Gezeigter Text:

________________________________________

Details

Arthur Leuschner

Bramschstraße 2, Löbtau

HIER WOHNTE
ARTHUR LEUSCHNER
JG 1894
VERHAFTET 1943
ZWANGSARBEIT
DEPORTIERT 1943
GROSS-ROSEN
1945 MAUTHAUSEN
ERMORDET 13.3.1945



Arthur Leuschner wird am 27.08.1894 als Sohn des Gutsbesitzers Gustav Leuschner und seiner Ehefrau Ottilie in Zschieschen (heute Großenhain in Sachsen) geboren. Er ist eines von 13 Kindern, von denen mindestens vier noch im Kindesalter sterben. Zwei seiner Brüder arbeiten bei der Reichsbahn, und auch Arthur findet dort Arbeit als "Maschinenputzer".
Arthur hat sein 20. Lebensjahr erreicht, als der erste Weltkrieg ausbricht. Er wird als Gefreiter eingezogen. Bis zum Ende des Krieges 1918 wird er zweimal verletzt ins Lazarett eingeliefert. 1920 heiratet Arthur die Hausmagd Martha Lange. Martha bringt ein Kind mit in die Ehe. Zwischen 1920 und 1935 kommen sechs weitere gemeinsame Kinder auf die Welt.
1930 wird er als Lokomotivheizer zur Reichsbahn in Dresden versetzt. Er zieht im gleichen Jahr mit seiner Familie nach Dresden-Löbtau um. Im Mietshaus Bramschstraße 2 befindet sich im Erdgeschoss die Gaststätte "Zur Myrte". Der Eigentümer und Vermieter des Gebäudes ist der "Konsumverein Vorwärts für Dresden und Umgebung“. Diese der SPD nahestehende Genossenschaft ermöglicht ihren Mitgliedern vergünstigtes Einkaufen und Wohnen. Bei den Mietern handelt es sich zum großen Teil um Eisenbahner, die vermutlich Mitglieder des Konsumvereins sind. Es ist daher davon auszugehen, dass Arthur Leuschner Anhänger der sozialdemokratischen Arbeiterbewegung war.

________________________________________

Gezeigte Datensätze:
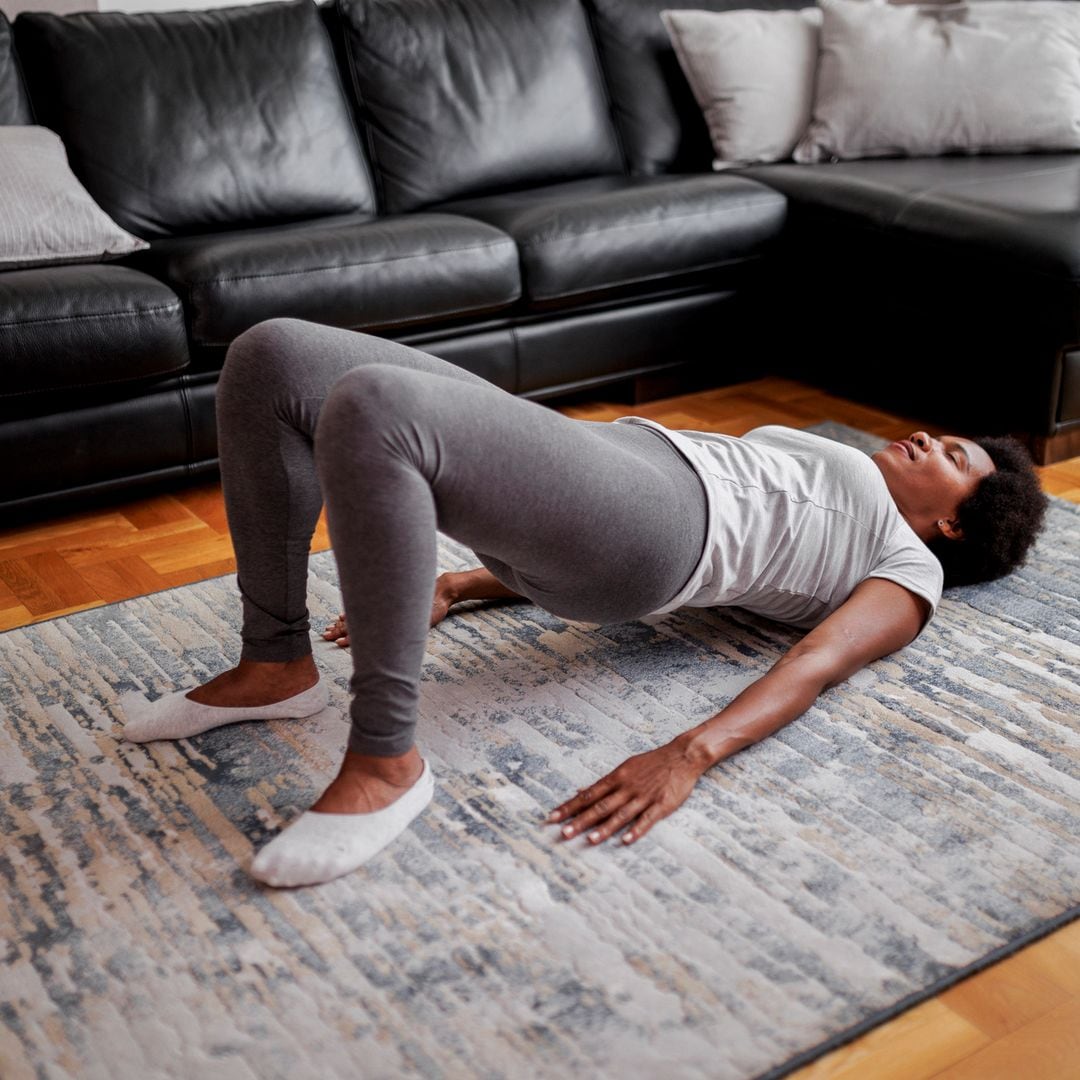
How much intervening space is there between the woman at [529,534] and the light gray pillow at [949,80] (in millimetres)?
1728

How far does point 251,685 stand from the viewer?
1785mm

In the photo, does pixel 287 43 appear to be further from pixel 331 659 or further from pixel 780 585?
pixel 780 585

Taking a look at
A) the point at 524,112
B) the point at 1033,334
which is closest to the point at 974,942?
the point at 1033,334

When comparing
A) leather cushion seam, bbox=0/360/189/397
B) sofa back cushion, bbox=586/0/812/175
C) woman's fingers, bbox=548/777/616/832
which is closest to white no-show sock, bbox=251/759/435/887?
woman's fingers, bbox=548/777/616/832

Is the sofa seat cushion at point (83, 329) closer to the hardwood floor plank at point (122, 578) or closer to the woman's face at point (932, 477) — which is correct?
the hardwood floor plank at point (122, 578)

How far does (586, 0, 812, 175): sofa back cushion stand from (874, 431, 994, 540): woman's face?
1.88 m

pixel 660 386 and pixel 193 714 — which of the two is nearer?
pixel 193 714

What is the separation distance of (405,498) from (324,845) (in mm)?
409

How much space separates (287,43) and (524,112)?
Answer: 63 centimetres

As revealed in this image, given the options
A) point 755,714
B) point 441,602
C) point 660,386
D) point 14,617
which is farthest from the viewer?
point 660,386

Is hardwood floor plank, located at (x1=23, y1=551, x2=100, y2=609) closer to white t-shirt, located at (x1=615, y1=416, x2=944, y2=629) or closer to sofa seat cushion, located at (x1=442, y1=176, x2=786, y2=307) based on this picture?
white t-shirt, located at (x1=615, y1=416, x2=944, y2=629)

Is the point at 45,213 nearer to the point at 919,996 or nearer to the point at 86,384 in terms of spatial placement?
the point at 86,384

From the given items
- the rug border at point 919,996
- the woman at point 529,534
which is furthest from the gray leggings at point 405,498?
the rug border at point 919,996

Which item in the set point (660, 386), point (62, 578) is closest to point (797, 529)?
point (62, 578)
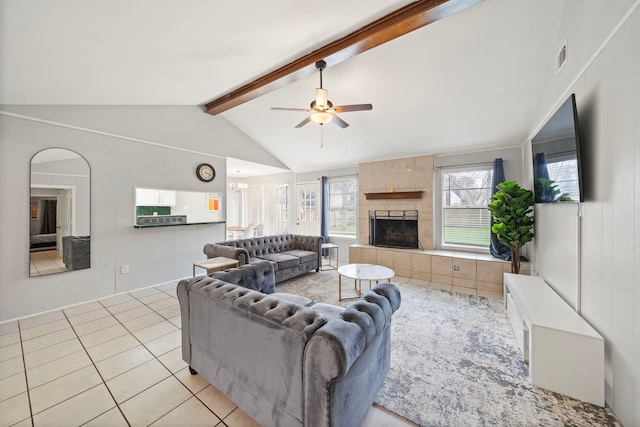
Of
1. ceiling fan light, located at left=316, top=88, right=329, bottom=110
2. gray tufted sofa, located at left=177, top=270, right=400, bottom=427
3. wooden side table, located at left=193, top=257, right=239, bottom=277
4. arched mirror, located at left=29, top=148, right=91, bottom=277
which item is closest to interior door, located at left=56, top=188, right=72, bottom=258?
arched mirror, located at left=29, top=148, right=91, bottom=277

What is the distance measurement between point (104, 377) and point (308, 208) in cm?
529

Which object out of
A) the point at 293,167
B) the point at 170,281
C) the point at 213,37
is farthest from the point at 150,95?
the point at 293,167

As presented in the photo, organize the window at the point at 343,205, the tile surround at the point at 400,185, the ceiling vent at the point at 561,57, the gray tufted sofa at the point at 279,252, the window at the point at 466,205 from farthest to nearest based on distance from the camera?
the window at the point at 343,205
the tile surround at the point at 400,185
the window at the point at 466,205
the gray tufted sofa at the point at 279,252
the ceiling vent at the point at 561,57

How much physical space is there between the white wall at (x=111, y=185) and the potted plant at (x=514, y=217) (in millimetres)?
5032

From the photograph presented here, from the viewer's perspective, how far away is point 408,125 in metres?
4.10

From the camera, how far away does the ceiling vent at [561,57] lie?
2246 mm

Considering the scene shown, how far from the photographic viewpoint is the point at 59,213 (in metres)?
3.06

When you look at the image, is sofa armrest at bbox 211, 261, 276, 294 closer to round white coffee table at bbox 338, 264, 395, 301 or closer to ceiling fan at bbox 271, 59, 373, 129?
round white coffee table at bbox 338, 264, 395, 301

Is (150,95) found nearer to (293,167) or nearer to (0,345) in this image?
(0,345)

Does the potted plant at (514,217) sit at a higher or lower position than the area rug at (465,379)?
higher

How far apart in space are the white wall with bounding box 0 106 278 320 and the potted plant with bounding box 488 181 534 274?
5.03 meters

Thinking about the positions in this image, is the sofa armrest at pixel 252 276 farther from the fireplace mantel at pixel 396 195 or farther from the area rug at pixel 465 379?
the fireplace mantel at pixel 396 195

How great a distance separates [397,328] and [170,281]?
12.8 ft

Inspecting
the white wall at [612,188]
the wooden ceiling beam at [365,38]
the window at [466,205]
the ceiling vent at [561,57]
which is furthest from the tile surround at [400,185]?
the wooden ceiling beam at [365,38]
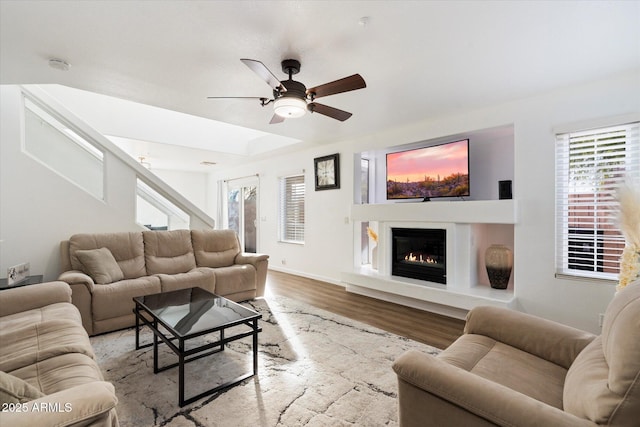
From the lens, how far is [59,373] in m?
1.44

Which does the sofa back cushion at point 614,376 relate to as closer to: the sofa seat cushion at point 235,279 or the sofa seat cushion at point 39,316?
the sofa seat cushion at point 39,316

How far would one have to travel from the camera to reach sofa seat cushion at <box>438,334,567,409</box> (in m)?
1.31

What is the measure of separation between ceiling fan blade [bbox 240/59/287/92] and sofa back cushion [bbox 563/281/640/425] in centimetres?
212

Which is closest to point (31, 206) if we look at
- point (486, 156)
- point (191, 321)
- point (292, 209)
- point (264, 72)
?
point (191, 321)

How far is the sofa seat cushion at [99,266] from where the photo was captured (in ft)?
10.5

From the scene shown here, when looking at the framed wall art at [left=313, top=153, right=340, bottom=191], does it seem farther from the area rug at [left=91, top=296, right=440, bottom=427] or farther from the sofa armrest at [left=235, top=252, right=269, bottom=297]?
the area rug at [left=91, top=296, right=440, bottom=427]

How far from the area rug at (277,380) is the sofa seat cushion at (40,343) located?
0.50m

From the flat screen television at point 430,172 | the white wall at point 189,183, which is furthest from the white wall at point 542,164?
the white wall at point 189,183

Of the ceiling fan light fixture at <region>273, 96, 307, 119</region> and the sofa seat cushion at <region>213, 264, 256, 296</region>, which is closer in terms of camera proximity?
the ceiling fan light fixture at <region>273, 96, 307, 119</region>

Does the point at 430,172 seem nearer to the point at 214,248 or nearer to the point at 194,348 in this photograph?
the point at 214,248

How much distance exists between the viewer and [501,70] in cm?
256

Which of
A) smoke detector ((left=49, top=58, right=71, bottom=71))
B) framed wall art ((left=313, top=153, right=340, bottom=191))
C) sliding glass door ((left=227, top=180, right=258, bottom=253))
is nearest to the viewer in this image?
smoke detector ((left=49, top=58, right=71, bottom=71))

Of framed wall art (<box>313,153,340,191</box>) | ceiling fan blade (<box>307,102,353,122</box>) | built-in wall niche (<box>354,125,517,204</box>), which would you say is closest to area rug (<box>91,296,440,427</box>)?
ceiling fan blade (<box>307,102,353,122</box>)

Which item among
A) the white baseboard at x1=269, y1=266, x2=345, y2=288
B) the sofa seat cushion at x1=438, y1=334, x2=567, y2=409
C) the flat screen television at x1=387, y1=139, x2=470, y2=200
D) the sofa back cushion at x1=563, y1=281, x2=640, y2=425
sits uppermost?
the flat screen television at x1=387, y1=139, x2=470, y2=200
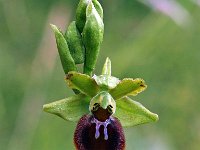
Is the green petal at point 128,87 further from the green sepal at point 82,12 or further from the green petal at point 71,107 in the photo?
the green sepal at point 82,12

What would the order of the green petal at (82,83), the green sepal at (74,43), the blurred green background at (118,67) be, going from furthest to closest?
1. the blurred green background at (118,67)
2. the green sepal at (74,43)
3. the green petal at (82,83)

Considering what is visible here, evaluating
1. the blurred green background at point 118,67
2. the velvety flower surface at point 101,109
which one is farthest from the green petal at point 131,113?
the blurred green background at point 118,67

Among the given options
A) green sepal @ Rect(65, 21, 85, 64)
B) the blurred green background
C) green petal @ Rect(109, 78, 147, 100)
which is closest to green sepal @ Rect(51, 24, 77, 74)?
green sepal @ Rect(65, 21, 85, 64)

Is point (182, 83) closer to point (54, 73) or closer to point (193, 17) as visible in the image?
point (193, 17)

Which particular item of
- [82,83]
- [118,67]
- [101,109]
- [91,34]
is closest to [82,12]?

________________________________________

Zu erledigen:
1. Prüfe bitte, ob die folgenden Aussagen mit dem Text über Arthur Leuschner übereinstimmen, und beantworte jede mit Ja oder Nein samt den entscheidenden Worten des Textes im genauen Wortlaut: (a) Arthur Leuschner kam in Zschieschen zur Welt. (b) Im Ersten Weltkrieg wurde er dreimal verletzt. (c) Das Haus Bramschstraße 2 gehörte dem Wirt der Gaststätte „Zur Myrte“.
2. Schreib den Text über Arthur Leuschner ab der Stelle weiter, an der er endet.
Die Datensätze stammen aus einer anderen Quelle als der Text.

Lösungen:
1.
(a) Ja: »in Zschieschen (heute Großenhain in Sachsen) geboren«
(b) Nein: »wird er zweimal verletzt ins Lazarett eingeliefert«
(c) Nein: »Der Eigentümer und Vermieter des Gebäudes ist der "Konsumverein Vorwärts für Dresden und Umgebung“«

2.
Nach der nationalsozialistischen "Machtergreifung“ 1933 wird der Konsumverein "Vorwärts“ enteignet und muss sich schließlich auflösen. Das Gebäude in Dresden-Löbtau gehört nun der "Verbrauchergenossenschaft Dresden“, die Mieter können weiter dort wohnen.
Kinderreiche Familien stehen in der NS-Ideologie besonders im Fokus. Sie erhalten finanzielle Begünstigungen und Ehrungen. Es wird von ihnen Engagement in nationalsozialistischen Organisationen erwartet. Martha erfüllt mit 7 Kindern in besonderem Maße die Erwartungen an eine deutsche Mutter. Die Familie erhält ein "Volksempfänger“-Radio geschenkt. Arthurs älteste Töchter sind Mitglied im "Bund deutscher Mädel“. Ein Sohn ist im "Reichsarbeitsdienst“ verpflichtet. Der älteste Sohn wird zur Wehrmacht eingezogen. Arthur selbst sei empfohlen worden, in die NSDAP einzutreten, was er aber nicht gewollt habe.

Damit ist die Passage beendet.